**GIVEN DATA**:
_ _ _ _ _ _ _

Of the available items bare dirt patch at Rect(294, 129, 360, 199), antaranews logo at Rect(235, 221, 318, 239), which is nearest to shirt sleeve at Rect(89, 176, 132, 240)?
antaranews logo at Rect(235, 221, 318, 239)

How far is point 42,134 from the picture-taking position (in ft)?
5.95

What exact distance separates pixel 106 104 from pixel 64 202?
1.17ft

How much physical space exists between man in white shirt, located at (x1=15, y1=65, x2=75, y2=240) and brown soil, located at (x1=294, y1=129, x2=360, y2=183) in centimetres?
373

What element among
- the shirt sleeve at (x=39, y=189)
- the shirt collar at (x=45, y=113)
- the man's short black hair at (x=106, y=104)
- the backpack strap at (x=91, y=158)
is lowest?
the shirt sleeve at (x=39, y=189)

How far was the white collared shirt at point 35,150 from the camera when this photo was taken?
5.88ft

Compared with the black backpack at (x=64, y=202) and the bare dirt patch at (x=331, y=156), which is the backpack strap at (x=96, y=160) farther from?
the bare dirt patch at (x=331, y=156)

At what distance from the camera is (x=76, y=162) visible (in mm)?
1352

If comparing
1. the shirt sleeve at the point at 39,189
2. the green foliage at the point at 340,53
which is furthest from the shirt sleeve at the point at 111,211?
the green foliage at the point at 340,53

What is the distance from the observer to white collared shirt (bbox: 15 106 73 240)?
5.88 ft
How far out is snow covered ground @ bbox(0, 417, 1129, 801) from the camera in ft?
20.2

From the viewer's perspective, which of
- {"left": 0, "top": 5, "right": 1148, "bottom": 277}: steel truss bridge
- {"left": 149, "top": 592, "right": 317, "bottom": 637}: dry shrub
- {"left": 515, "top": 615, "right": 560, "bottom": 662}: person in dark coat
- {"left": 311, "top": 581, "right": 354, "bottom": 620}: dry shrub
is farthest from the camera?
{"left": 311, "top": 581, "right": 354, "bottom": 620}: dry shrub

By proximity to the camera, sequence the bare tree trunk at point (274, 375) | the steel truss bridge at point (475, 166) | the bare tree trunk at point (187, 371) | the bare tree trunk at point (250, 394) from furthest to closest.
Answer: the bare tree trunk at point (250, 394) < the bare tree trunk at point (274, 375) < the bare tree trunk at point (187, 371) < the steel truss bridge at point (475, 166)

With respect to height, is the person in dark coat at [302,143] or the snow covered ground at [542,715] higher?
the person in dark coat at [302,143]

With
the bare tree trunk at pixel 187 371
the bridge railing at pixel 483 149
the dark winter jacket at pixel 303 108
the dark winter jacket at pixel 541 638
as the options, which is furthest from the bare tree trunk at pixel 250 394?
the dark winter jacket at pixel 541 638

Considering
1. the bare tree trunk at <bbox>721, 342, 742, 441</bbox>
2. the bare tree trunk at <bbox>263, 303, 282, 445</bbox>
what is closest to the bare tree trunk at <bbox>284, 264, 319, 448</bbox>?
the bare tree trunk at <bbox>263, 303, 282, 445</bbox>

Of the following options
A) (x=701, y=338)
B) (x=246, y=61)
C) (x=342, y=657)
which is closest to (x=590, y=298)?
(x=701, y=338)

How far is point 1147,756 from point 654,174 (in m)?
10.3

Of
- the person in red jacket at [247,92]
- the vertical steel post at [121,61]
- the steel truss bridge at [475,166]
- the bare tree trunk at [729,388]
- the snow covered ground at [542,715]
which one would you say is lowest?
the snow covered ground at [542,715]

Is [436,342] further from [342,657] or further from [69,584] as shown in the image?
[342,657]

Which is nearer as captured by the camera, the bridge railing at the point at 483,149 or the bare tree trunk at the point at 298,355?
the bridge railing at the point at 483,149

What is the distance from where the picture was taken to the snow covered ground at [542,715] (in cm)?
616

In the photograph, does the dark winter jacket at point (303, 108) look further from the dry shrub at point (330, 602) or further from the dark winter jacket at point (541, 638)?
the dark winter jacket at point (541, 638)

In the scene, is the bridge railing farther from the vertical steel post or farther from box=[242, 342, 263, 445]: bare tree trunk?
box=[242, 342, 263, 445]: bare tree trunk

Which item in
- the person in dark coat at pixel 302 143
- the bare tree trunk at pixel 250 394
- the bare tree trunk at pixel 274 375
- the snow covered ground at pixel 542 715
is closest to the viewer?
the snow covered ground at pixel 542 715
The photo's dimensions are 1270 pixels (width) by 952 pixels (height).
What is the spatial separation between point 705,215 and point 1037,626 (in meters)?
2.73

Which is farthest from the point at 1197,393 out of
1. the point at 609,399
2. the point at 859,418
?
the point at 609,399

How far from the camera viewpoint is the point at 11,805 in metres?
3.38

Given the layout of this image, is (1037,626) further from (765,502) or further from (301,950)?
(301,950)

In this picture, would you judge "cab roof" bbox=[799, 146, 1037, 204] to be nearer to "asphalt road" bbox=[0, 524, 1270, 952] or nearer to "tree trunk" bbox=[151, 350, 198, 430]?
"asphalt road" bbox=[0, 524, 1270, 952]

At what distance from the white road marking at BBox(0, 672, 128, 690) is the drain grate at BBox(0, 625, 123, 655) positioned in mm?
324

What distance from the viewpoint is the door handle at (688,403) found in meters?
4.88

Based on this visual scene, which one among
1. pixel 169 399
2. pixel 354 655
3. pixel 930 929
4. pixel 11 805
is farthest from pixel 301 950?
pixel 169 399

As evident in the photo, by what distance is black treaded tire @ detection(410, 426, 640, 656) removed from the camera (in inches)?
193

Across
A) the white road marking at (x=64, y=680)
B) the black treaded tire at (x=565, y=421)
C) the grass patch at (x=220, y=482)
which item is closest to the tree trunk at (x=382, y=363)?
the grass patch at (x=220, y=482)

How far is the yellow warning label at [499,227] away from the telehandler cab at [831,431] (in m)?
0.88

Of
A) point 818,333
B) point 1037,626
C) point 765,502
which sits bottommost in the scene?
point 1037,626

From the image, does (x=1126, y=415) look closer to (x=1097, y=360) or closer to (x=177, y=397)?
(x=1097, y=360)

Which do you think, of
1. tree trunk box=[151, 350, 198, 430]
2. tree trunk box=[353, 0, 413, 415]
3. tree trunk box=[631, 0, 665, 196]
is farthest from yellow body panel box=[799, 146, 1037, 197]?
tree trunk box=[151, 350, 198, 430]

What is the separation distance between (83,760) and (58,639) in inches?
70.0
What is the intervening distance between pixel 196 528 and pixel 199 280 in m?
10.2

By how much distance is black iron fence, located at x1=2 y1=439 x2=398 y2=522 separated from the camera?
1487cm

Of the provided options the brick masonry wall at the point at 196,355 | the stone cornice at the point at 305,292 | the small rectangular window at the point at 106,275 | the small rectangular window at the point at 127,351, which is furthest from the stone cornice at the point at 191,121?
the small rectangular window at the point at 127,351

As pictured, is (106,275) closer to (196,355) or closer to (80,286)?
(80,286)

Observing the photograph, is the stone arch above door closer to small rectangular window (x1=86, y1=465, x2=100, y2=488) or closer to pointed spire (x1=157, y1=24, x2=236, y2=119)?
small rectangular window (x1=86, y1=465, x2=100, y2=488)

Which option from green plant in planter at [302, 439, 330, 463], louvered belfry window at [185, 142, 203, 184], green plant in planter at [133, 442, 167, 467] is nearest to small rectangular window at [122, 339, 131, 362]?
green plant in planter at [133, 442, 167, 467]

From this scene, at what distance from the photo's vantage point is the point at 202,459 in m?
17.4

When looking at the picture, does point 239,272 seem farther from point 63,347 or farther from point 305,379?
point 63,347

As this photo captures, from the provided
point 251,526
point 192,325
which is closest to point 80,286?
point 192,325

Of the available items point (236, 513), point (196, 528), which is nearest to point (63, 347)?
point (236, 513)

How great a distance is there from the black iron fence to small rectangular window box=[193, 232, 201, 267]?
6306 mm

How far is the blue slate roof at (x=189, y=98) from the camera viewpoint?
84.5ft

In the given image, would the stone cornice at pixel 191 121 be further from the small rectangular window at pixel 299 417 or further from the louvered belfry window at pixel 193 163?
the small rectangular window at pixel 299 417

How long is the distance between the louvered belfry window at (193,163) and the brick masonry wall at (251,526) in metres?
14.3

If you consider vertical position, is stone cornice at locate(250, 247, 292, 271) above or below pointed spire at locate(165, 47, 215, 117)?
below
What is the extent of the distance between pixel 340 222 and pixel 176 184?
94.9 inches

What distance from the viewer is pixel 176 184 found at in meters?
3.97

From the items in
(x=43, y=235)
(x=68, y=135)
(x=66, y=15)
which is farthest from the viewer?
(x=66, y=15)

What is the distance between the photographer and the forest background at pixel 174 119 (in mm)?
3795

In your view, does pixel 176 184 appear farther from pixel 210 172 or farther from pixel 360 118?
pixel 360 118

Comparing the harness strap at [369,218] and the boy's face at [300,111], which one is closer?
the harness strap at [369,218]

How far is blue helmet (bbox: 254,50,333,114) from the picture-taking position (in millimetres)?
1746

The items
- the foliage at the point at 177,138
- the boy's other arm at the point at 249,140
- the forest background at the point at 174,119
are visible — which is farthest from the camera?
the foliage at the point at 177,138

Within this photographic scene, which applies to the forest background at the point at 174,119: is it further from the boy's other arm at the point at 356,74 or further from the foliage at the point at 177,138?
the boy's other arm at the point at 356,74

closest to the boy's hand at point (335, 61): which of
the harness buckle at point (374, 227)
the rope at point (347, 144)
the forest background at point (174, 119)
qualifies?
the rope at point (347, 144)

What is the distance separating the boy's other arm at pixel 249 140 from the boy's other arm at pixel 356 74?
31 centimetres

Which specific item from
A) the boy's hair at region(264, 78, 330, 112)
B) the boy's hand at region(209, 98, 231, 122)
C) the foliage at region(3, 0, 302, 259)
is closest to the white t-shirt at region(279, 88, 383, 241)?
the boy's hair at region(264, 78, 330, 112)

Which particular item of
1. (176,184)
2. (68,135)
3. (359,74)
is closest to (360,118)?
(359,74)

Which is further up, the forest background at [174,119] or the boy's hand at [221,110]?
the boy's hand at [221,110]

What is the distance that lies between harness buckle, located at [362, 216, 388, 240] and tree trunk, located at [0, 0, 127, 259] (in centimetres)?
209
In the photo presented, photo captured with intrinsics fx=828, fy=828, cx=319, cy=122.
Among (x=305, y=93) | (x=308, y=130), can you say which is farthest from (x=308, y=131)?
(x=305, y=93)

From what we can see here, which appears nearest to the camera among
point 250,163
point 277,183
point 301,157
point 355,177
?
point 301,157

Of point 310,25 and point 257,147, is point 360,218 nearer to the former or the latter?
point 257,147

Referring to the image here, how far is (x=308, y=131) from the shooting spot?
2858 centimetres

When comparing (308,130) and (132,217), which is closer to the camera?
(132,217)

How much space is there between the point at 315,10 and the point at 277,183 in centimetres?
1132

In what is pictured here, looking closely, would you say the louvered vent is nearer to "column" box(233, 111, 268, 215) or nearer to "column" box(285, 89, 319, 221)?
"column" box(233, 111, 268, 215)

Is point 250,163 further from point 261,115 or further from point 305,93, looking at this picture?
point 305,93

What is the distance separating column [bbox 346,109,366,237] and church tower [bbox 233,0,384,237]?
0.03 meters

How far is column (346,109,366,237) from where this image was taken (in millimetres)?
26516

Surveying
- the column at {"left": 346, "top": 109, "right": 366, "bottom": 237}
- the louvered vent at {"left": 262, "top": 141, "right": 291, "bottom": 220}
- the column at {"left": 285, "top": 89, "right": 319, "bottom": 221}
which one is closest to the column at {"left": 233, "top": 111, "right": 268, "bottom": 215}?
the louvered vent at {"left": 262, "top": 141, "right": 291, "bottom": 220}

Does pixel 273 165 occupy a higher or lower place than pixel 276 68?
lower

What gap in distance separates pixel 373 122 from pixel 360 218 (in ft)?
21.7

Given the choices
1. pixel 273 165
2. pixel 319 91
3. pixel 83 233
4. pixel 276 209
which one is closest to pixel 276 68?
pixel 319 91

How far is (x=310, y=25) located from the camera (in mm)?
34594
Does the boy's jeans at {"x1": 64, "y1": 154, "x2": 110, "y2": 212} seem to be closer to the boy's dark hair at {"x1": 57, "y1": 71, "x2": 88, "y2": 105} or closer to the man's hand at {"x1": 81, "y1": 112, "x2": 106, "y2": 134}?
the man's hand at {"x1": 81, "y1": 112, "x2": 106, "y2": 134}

_ _ _ _ _ _ _

**WHAT TO DO**:
Rewrite the entries starting with the line that contains "From the items in" and going on through the line that contains "31 centimetres", swapping "forest background" for "tree line" each time it appears and leaving everything else the same.

**WRITTEN SOLUTION**:
From the items in
(x=43, y=235)
(x=68, y=135)
(x=66, y=15)
which is farthest from the viewer?
(x=66, y=15)

What is the distance between the photographer and the tree line at pixel 174 119 (in mm)?
3795

In your view, does pixel 176 184 appear farther from pixel 210 172 or farther from pixel 360 118?
pixel 360 118

Comparing the harness strap at [369,218] and the boy's face at [300,111], which one is closer?
the harness strap at [369,218]

How far is blue helmet (bbox: 254,50,333,114) from the picture-taking position (in millimetres)?
1746

The items
- the foliage at the point at 177,138
- the boy's other arm at the point at 249,140
- the tree line at the point at 174,119
are visible — which is farthest from the camera?
the foliage at the point at 177,138

Within this photographic scene, which applies to the tree line at the point at 174,119: is it further from the boy's other arm at the point at 356,74 or further from the foliage at the point at 177,138?
the boy's other arm at the point at 356,74

closest to the boy's hand at point (335, 61): which of
the harness buckle at point (374, 227)
the rope at point (347, 144)
the tree line at point (174, 119)
qualifies?
the rope at point (347, 144)

What is the distance separating the boy's other arm at pixel 249 140 from the boy's other arm at pixel 356 74?
31 centimetres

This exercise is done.